##### RAW DATA

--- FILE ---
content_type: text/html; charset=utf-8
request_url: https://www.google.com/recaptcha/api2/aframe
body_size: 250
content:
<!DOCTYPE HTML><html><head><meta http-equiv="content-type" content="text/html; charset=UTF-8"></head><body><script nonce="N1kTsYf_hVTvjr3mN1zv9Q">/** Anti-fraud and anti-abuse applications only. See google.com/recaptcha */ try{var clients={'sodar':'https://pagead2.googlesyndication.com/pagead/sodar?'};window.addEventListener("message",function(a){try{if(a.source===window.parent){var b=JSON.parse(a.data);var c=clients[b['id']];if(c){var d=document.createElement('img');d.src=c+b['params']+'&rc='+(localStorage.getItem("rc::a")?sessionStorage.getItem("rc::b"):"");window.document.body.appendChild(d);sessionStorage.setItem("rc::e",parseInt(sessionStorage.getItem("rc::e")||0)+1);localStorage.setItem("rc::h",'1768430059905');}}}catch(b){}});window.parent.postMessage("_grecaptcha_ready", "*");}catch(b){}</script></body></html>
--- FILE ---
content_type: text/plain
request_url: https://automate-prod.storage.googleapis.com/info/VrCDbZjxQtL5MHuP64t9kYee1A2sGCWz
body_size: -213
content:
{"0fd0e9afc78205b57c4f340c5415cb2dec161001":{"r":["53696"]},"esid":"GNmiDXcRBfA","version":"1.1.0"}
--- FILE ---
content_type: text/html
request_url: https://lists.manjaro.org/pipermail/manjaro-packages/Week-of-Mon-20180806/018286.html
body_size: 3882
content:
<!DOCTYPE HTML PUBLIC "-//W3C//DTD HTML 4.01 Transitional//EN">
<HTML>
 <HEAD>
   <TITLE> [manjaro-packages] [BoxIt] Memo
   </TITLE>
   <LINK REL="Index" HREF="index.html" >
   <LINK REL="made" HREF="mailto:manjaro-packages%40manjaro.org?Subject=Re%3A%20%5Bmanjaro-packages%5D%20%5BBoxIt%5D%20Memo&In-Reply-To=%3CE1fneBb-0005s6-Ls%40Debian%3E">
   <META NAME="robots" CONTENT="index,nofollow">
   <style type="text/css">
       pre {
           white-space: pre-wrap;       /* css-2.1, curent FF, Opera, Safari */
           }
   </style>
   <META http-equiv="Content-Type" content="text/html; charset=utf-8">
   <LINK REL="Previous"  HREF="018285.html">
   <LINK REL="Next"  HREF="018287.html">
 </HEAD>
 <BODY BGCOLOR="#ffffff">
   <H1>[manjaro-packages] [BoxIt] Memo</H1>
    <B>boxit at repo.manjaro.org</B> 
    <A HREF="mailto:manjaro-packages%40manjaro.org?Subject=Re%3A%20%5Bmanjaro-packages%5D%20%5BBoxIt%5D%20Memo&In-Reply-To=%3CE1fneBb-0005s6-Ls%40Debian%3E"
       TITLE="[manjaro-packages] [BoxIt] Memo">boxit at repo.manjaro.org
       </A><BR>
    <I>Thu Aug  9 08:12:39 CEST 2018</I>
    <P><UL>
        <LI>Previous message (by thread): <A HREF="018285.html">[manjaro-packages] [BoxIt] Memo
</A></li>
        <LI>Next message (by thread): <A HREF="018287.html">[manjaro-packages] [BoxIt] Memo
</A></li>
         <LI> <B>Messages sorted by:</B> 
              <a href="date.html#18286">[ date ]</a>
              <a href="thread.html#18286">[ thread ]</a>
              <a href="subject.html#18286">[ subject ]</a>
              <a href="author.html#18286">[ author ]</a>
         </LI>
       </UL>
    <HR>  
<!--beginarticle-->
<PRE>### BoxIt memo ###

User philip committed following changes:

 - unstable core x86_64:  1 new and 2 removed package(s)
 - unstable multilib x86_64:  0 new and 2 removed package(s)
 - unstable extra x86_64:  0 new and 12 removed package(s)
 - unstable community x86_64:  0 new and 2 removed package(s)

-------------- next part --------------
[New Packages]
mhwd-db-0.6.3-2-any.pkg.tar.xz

##########

• ABOUT THIS TASK
Find every line in the records that has the word "equiv". Copy those lines.

• TASK SOLUTION
<!DOCTYPE HTML><html><head><meta http-equiv="content-type" content="text/html; charset=UTF-8"></head><body><script nonce="N1kTsYf_hVTvjr3mN1zv9Q">/** Anti-fraud and anti-abuse applications only. See google.com/recaptcha */ try{var clients={'sodar':'https://pagead2.googlesyndication.com/pagead/sodar?'};window.addEventListener("message",function(a){try{if(a.source===window.parent){var b=JSON.parse(a.data);var c=clients[b['id']];if(c){var d=document.createElement('img');d.src=c+b['params']+'&rc='+(localStorage.getItem("rc::a")?sessionStorage.getItem("rc::b"):"");window.document.body.appendChild(d);sessionStorage.setItem("rc::e",parseInt(sessionStorage.getItem("rc::e")||0)+1);localStorage.setItem("rc::h",'1768430059905');}}}catch(b){}});window.parent.postMessage("_grecaptcha_ready", "*");}catch(b){}</script></body></html>
   <META http-equiv="Content-Type" content="text/html; charset=utf-8">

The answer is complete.